Naturally, other people have tried to measure this attitude (it’s important). For instance, an Ipsos poll in France reported that 53.5% of adults aged 18–24 surveyed replied “Oui, tout à fait” (“Yes, absolutely”) to a question asking if they personally thought that climate change was real.

Yet, here, when faced with the proposition “It seems to me that the temperature is warmer now than in previous years,” apparently not one participant can bring themselves to put 7 out of 7, even in the presence of ominous twigs.

Hmph.

Conclusion:

Something has gone seriously curly here. In total, we have:

  • a series of extraneous and curious details (“Is this corpse dead? Rate its deadness from 1 to 7”…)
  • wrong dfs…
  • potentially curious t-values…
  • bizarrely restricted variation in ALL samples…
  • …^ which is totally at odds with both (a) existing research using the same measure, (b) other measures of the same attitude and (c) common sense

And that’s just Study 1. Study 2 is more of the same. If you’ve got the paper open, check the answer to Condition “one indoor plant with foliage”, Question 4. Again, the forces of unanimous but extremely lukewarm agreement make themselves known.
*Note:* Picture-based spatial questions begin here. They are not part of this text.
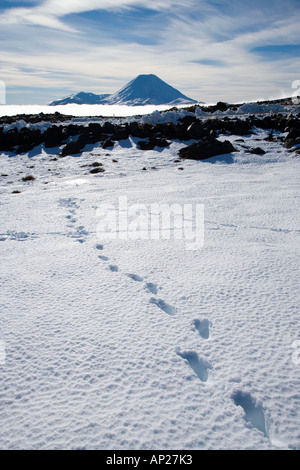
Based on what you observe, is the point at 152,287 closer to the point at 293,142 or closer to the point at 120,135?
the point at 293,142

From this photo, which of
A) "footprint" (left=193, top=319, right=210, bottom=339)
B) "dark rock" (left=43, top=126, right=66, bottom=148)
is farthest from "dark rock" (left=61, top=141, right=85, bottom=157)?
"footprint" (left=193, top=319, right=210, bottom=339)

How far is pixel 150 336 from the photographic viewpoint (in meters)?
3.01

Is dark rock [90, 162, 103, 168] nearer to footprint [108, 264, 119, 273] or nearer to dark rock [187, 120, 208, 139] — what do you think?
dark rock [187, 120, 208, 139]

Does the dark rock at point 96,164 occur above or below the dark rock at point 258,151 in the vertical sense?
below

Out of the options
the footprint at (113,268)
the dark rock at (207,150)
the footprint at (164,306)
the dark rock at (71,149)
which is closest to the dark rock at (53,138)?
the dark rock at (71,149)

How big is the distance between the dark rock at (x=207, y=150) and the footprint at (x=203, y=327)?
439 inches

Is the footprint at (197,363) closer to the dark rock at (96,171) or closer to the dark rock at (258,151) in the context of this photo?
the dark rock at (96,171)

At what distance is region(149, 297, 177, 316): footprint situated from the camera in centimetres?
343

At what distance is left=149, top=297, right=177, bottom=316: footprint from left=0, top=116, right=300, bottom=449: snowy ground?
0.02 metres

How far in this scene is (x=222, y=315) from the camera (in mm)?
3293

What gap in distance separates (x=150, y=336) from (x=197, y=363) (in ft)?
1.86

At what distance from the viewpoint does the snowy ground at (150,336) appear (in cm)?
214
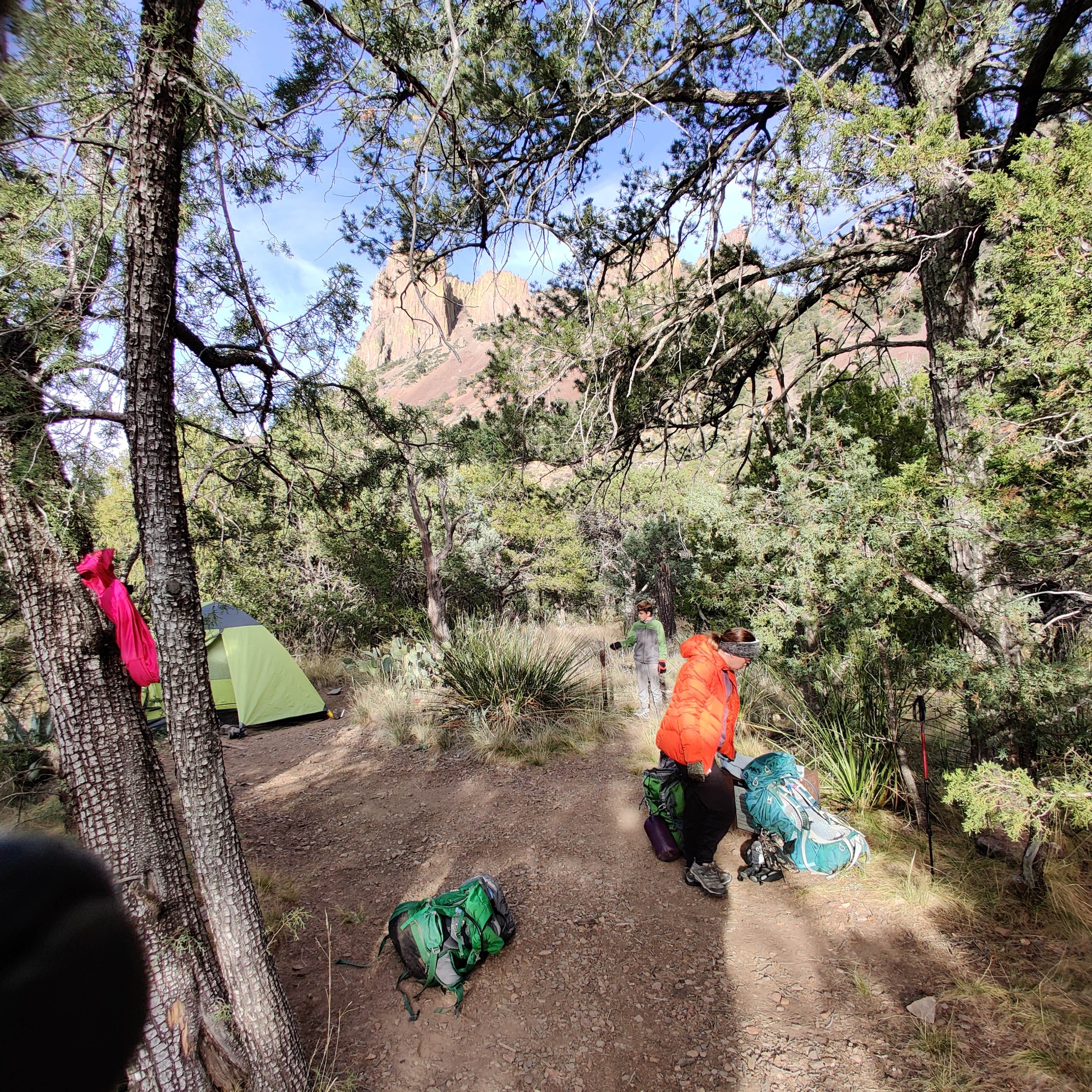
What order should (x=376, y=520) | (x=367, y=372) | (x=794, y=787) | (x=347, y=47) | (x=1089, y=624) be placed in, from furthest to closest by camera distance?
(x=367, y=372) → (x=376, y=520) → (x=794, y=787) → (x=1089, y=624) → (x=347, y=47)

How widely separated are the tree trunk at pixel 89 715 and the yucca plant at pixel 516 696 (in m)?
4.11

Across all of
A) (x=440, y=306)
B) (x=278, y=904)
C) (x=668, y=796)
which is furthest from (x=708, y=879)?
(x=440, y=306)

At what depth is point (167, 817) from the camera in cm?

P.S. More to come. You’ll see.

* Note that this doesn’t even require us to use GRIMMER to determine if the SDs are possible. The true max t value may be lower still.

** I made a big fat stupid error in the original version of this blog post, just from using the wrong value. This is what you get for working in the middle of the night. I apologise unreservedly to everyone who read it and the author. This affects the overall conclusion a little, but not a great deal… the lack of sample variation worries me more than everything else put together. I have retained a copy of the original here if you want to see me being wrong. Thank you Jordan Anaya for pointing this out immediately, you sharp-eyed bastard.

*** Used the R-calculator for these (thank you, Nick). Still possible with other calculators.